In our March 2008 report, we also discussed how compliance with 
hospital standards is assessed. CMS, the Joint Commission, and AOA 
assessed compliance with their infection control standards during on- 
site surveys through direct observation of hospital activities and 
review of hospital policy documents. Among the surveys conducted in the 
first quarter of 2007, 12.6 percent of CMS-surveyed hospitals, 17.6 
percent of Joint Commission-surveyed hospitals, and 22.2 percent of AOA-
surveyed hospitals were cited as noncompliant with one of the 
respective organizations' standards on infection control. 

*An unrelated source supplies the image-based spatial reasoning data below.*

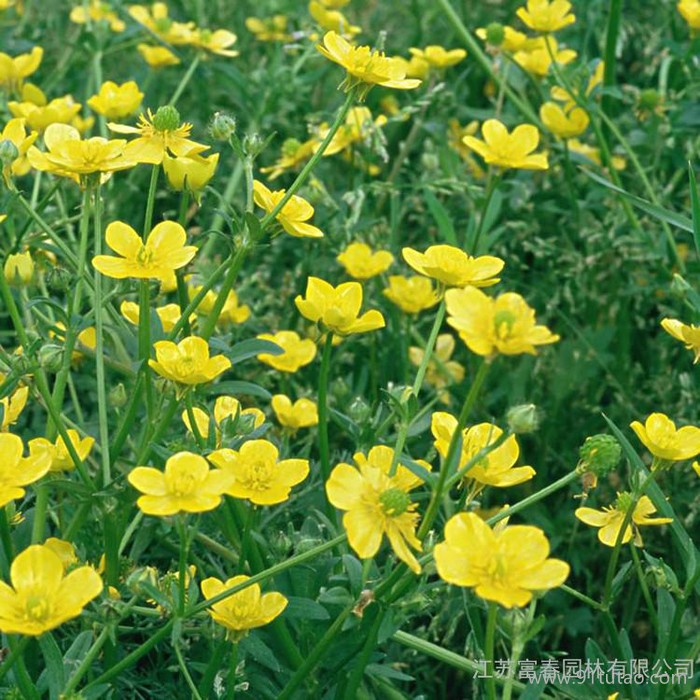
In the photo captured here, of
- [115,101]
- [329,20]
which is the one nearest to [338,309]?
[115,101]

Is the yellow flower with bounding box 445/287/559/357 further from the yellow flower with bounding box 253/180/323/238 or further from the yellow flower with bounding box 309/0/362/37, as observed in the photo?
the yellow flower with bounding box 309/0/362/37

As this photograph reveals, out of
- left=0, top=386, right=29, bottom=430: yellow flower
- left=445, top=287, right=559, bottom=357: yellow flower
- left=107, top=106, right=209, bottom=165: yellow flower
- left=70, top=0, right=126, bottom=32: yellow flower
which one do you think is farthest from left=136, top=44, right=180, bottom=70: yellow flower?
left=445, top=287, right=559, bottom=357: yellow flower

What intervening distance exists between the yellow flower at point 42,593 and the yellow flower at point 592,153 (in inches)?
60.3

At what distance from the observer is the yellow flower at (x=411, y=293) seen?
6.46 ft

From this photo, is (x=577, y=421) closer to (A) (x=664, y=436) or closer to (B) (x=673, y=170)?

Multiple HHS Programs Collected Data on HAIs, but Lack of Integration 
of Available Data and Other Problems Limited Utility of the Data: 

In March 2008, we reported that multiple HHS programs collected data on 
HAIs but that limitations in the scope of information they collected 
and the lack of integration across the databases maintained by these 
separate programs constrained the utility of the data. Three agencies 
within HHS--CDC, CMS, and AHRQ--collect HAI-related data for a variety 
of purposes in databases maintained by four separate programs: CDC's 
National Healthcare Safety Network (NHSN) program, CMS's Medicare 
Patient Safety Monitoring System (MPSMS), CMS's Annual Payment Update 
(APU) program, and AHRQ's Healthcare Cost and Utilization Project 
(HCUP). (See table 2.) We found that the most detailed source of 
information on HAIs in HHS was the NHSN database. It began as a 
voluntary program in the 1970s to assist hospitals that wanted to 
monitor their HAI rates. CDC has drawn on these data to publicly report 
aggregate trends in selected HAIs, and we found that it was working 
with a number of states that were implementing mandatory programs for 
hospitals to submit HAI-related data through NHSN. We reported that the 
MPSMS database provided CMS with information on national trends in the 
incidence of selected adverse events among hospitalized Medicare 
beneficiaries, including a number of different types of HAIs. These 
data were collected from medical records selected for annual random 
samples of approximately 25,000 Medicare inpatients. We also reported 
that the APU program implemented a financial incentive for hospitals to 
submit to CMS data that were used to calculate hospital performance on 
measures of quality of care. The program received quality-related data 
quarterly for a range of medical conditions, including data on three 
surgical infection prevention measures. We noted that CMS reported the 
results of its analyses of these data on its Hospital Compare Web site. 
Finally, we reported that AHRQ sponsored the development of the HCUP 
databases to create a national information resource of patient-level 
health care data. Two of the 20 Patient Safety Indicators that AHRQ 
derived from these data were related to HAIs, one involving infections 
caused by intravenous lines and catheters, and the other postoperative 
sepsis. 

Table 2: Selected Characteristics of HHS Databases That Contain HAI- 
Related Information, 2008: 

Responsible agency and database: CDC's National Healthcare Safety 
Network (NHSN); 
HAI-related data collected: Infection types; 
* central-line-associated BSI; 
* catheter-associated UTI; 
* VAP; 
* postprocedure pneumonia; 
* SSI; 
* MDRO[A]; 
* other[B]; 
Population for which data are collected: Most hospitals report on 
patients in selected critical care units and those undergoing selected 
procedures such as coronary bypass surgery and colon surgery. 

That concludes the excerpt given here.